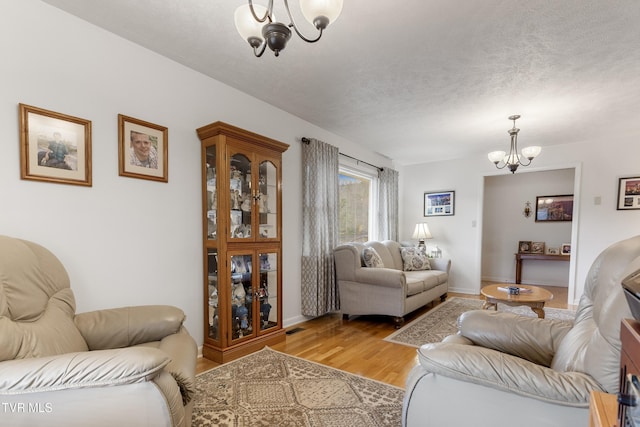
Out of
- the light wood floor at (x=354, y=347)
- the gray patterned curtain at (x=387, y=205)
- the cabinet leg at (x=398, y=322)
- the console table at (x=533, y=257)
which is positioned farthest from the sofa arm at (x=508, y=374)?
the console table at (x=533, y=257)

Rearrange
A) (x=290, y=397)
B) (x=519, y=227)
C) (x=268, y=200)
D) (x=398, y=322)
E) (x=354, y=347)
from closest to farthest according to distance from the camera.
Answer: (x=290, y=397)
(x=354, y=347)
(x=268, y=200)
(x=398, y=322)
(x=519, y=227)

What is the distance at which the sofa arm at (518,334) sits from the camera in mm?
1455

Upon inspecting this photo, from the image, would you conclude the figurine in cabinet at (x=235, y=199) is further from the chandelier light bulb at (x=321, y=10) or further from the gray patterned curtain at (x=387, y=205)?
the gray patterned curtain at (x=387, y=205)

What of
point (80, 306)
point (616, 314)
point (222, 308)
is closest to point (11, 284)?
Answer: point (80, 306)

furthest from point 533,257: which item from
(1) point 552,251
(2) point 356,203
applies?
(2) point 356,203

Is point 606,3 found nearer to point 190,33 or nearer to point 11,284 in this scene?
point 190,33

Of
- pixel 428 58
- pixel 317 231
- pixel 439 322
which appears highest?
pixel 428 58

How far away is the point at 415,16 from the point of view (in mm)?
1829

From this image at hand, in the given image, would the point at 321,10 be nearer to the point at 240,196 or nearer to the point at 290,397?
the point at 240,196

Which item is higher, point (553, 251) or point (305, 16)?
point (305, 16)

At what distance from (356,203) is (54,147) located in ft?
12.4

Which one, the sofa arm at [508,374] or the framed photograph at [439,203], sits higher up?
the framed photograph at [439,203]

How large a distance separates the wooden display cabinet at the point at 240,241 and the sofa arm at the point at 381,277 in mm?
1087

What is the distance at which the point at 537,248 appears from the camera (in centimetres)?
591
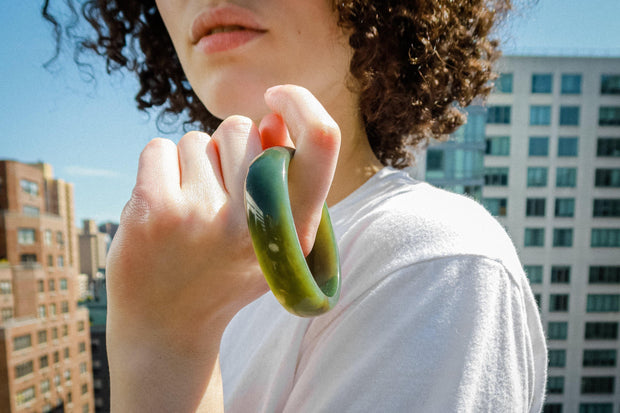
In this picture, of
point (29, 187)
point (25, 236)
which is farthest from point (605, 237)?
point (29, 187)

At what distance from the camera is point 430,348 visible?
45 cm

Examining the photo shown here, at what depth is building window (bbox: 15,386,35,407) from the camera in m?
24.9

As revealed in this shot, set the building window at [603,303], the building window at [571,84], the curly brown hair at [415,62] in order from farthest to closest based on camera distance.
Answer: the building window at [603,303] < the building window at [571,84] < the curly brown hair at [415,62]

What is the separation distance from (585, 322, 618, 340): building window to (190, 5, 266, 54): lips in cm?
2843

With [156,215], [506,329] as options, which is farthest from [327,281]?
[506,329]

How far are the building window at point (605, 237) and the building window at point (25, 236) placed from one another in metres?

WORK INSTRUCTIONS - Rewrite the data from the line that contains "As revealed in" through the end of the data, substituting "mouth" for "lips" and leaving everything else unchanged.

SOLUTION TO THE EXERCISE -
As revealed in this shot, set the building window at [603,303], the building window at [571,84], the curly brown hair at [415,62] in order from farthest to closest based on camera distance.
Answer: the building window at [603,303] < the building window at [571,84] < the curly brown hair at [415,62]

What is the separation distance from (585, 322, 618, 340): building window to (190, 5, 266, 54): mouth in cm?
2843

With [156,215], [506,329] as options, which is farthest from [327,281]?
[506,329]

How far are the building window at point (605, 237) and the building window at point (25, 236) placed from one another in metres?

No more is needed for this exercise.